Quando problematizamos raça e gênero como embridadas nas opressões do poder colonial, conseguimos perceber como são violentos a heterossexualidade e o patriarcado nas sociedades resultantes do modelo de modernidade. Por isso, Lugones diz que “tanto o dimorfismo biológico, a dicotomia homem/mulher, a heterossexualidade e o patriarcado estão inscritos - com letras maiúsculas e hegemonicamente - no próprio significado de gênero” (LUGONES, 2020, p. 56), e somente pensando essas opressões juntas, é que podemos decolonizar as relações.
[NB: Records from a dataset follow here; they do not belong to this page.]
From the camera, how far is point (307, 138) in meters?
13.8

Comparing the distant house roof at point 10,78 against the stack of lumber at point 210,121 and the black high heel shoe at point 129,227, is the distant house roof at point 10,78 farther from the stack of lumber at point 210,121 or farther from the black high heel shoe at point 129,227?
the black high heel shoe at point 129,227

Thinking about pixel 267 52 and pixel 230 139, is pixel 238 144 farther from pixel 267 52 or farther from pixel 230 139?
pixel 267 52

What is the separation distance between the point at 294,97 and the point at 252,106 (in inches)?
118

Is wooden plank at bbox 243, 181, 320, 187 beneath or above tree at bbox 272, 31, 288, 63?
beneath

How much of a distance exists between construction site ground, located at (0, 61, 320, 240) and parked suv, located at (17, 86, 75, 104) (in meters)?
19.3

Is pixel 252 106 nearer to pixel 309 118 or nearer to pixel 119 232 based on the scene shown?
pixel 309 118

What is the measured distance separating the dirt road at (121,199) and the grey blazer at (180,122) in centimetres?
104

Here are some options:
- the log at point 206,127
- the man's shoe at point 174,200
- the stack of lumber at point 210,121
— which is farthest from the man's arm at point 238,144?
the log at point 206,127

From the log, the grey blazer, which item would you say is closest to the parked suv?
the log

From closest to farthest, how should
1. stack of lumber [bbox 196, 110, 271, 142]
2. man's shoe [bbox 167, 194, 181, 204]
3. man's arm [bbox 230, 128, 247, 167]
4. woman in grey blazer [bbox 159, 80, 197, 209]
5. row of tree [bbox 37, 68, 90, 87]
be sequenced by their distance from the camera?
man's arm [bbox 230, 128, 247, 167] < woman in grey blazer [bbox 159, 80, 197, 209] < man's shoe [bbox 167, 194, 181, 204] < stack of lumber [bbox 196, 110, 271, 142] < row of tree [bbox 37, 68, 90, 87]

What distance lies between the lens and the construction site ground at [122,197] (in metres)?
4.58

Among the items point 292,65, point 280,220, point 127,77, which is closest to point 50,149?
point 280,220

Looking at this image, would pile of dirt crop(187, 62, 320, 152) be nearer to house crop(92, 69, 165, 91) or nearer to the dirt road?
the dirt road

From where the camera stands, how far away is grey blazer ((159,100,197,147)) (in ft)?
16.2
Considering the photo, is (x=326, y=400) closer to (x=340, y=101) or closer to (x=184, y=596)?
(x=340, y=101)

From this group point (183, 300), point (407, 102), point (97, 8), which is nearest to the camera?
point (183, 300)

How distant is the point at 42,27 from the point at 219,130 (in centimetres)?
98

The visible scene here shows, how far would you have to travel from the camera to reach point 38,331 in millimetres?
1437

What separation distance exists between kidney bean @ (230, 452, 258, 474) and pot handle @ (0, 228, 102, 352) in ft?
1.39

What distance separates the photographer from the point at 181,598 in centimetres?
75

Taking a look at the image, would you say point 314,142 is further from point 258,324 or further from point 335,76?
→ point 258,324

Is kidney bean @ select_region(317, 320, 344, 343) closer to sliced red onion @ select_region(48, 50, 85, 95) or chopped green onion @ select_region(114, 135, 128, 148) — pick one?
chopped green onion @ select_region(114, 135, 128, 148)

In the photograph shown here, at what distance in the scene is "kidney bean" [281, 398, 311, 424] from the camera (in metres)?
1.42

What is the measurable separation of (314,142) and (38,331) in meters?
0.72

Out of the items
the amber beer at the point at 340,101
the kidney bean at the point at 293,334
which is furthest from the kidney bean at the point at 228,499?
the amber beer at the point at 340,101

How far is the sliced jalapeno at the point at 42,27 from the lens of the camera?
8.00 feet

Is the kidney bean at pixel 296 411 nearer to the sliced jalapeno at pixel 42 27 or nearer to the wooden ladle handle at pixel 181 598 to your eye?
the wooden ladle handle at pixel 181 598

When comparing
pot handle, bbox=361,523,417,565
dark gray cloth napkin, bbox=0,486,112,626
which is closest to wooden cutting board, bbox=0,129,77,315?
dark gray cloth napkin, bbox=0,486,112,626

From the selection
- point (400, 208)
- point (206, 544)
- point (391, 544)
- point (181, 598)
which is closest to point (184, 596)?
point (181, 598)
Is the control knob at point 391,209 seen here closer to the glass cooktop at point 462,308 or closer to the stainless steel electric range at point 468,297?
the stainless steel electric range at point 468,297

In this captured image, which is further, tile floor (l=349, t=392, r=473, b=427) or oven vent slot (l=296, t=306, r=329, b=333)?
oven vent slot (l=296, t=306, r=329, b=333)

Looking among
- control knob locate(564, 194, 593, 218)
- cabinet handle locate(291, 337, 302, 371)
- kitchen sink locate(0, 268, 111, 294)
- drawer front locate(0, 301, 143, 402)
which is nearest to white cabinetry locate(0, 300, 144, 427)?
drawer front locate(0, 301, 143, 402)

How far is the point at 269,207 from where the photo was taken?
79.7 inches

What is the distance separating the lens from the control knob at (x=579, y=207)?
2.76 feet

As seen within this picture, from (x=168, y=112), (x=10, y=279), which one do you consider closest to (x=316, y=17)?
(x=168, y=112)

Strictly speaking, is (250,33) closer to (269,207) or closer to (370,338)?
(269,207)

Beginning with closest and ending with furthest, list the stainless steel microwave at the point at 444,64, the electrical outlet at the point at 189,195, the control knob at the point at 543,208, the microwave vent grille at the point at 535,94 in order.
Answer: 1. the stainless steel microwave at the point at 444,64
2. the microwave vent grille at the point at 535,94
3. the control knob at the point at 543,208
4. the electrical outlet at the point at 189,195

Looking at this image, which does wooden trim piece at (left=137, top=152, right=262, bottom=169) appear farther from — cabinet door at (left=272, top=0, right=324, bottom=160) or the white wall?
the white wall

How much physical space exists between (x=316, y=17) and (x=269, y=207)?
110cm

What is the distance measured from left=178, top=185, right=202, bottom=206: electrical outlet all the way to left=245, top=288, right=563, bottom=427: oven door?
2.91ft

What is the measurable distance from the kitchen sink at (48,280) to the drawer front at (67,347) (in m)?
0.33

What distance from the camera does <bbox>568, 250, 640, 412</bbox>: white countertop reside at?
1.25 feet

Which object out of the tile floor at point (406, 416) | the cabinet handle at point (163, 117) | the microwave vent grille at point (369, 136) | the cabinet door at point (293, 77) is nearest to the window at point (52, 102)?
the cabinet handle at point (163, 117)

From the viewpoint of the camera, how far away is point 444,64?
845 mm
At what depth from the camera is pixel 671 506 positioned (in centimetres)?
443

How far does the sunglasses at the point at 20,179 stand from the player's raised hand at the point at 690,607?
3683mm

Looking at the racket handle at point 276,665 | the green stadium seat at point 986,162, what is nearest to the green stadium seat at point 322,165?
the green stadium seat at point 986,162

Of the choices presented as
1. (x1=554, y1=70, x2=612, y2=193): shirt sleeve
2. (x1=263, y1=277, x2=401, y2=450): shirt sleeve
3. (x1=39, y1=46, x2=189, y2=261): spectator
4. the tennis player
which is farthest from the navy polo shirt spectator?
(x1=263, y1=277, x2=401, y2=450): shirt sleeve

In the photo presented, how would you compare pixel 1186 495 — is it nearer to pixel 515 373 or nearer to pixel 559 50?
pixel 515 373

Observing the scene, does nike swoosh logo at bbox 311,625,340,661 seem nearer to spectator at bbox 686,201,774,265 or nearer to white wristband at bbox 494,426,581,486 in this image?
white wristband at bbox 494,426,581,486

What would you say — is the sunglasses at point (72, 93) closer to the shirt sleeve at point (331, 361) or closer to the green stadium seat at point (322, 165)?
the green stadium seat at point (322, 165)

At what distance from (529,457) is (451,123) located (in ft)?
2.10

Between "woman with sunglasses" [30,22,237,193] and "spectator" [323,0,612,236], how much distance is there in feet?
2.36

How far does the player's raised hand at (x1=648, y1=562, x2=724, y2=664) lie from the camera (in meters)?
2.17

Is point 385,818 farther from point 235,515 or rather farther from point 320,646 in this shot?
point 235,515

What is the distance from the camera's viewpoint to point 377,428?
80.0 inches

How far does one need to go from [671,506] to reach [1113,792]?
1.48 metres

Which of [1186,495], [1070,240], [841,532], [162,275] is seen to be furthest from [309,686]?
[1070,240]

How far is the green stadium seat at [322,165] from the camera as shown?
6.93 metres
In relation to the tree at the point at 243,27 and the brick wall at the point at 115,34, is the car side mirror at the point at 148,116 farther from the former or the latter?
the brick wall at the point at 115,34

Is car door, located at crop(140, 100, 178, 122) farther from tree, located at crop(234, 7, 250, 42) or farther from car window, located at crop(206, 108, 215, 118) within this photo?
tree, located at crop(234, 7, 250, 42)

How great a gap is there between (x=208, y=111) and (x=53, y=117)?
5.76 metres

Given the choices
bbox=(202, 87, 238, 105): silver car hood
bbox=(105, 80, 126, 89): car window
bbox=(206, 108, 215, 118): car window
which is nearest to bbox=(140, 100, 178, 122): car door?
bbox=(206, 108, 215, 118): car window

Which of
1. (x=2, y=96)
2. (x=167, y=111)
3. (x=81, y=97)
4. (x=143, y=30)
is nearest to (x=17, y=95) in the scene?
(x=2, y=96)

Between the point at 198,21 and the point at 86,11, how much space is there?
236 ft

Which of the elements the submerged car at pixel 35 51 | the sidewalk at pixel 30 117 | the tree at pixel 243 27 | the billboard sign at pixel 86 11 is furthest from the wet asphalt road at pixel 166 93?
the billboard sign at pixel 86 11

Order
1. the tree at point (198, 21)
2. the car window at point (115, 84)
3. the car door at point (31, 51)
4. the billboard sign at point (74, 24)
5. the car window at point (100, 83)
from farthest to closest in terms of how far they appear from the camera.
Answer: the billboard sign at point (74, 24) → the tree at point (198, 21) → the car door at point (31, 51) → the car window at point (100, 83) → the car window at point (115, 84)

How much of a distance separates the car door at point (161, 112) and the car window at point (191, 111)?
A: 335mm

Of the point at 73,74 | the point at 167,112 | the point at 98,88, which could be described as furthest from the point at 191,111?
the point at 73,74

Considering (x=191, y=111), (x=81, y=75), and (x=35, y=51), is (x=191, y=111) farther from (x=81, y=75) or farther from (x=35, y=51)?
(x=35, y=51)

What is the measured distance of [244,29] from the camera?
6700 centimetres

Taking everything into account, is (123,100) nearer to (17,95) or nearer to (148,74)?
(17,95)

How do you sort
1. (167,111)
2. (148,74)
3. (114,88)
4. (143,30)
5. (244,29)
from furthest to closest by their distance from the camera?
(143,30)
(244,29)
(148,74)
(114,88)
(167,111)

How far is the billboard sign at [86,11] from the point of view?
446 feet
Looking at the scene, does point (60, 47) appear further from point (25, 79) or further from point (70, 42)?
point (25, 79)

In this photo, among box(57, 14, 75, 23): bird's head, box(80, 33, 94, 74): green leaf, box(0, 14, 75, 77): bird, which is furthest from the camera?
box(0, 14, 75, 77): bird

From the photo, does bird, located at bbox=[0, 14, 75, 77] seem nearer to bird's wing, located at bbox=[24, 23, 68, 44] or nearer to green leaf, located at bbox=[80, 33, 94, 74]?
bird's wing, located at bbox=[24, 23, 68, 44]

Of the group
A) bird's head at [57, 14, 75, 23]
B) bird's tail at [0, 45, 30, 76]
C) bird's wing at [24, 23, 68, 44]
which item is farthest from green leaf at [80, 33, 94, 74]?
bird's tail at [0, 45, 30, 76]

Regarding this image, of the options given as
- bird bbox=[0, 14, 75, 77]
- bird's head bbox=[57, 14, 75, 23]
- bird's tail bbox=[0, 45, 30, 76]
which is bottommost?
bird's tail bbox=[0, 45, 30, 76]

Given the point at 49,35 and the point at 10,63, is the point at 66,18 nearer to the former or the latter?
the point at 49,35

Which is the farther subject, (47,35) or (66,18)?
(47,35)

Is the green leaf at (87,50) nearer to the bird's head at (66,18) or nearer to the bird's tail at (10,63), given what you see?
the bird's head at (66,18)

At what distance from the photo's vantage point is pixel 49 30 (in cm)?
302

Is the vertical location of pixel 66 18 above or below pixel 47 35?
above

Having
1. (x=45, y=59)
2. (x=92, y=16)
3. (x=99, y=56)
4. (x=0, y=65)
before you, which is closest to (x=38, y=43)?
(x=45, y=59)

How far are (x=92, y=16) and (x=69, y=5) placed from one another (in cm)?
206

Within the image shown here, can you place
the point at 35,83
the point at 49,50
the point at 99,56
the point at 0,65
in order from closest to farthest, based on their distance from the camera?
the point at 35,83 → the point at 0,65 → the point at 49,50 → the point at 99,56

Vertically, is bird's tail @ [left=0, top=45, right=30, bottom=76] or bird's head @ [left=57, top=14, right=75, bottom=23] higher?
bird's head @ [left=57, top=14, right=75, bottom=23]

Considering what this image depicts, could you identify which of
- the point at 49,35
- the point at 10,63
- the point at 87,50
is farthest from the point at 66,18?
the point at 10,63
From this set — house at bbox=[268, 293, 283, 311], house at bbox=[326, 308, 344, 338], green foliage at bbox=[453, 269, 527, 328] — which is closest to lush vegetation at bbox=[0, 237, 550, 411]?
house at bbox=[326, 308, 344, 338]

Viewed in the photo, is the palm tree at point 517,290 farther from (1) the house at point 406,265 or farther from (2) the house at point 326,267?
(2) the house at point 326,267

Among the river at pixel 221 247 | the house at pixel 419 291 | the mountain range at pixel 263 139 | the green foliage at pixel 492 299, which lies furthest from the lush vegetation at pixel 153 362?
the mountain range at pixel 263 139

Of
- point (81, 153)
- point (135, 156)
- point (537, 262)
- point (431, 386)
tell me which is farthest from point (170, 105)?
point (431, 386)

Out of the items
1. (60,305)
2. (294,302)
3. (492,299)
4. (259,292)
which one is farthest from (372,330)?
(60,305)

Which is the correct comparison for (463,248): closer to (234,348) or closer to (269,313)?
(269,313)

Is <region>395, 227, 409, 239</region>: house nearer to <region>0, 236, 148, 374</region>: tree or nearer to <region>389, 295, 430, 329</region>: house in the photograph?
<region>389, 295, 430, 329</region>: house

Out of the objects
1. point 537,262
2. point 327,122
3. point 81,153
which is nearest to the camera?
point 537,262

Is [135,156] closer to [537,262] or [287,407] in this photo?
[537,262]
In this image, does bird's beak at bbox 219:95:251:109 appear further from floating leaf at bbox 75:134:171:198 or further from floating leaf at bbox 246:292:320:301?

O colonizado feminino não foi somente racializado, como previa Quijano, mas também reinventado pela missão civilizatória como [mulher] por meio dos códigos de gênero ocidentais e que sacrificaram e marginalizaram corpos não brancos. O gênero é, portanto, não somente uma ferramenta da colonialidade, mas é propriamente um dos eixos da colonialidade/modernidade, que se traduz por colonialidade dos gêneros. Não considerar esse eixo como categoria de opressão colonial além do poder e saber, é ser conivente e reiterar mais uma opressão do sistema moderno/colonial. Entender gênero como um processo civilizatório moderno nos possibilita perceber as máscaras que carrega o projeto colonial: um sistema de gênero racializado, capitalista e heterossexual.
Desse modo, colonialidade não se refere apenas à classificação e dominação racial, ela é um fenômeno mais amplo, ela é “um dos eixos do sistema de poder e, como tal, atravessa o controle do acesso ao sexo, a autoridade coletiva, o trabalho e a subjetividade/intersubjetividade, e atravessa também a produção de conhecimento a partir do próprio interior dessas relações intersubjetivas” (LUGONES, 2020, p. 57). Toda forma de controle dos sexos, todo padrão de gênero, da subjetividade do que entendemos como homem e mulher, da ocupação dos seus trabalhos, das práticas cotidianas e das tarefas que desempenham, e a manutenção das imagens sobre o masculino/feminino, são reflexos de um sistema moderno colonial de gênero, um domínio particular da vida humana.
A transformação civilizatória trouxe com ela a colonização também da memória, do entendimento das pessoas sobre si mesmas e de suas relações intersubjetivas, o que resultou num grande afastamento das relações com os povos originários, das práticas que se mantinham, das concepções de mundo, dos cuidados com a terra e seu consumo, bem como a concepção de realidade e organização social. “A imposição colonial dos gêneros atravessa questões ecológicas, econômicas, governamentais, atravessa relações com o mundo dos espíritos, o conhecimento, bem como as práticas diárias que nos ensinam ou a cuidar do mundo ou a destruí-lo” (LUGONES, 2019, p. 357).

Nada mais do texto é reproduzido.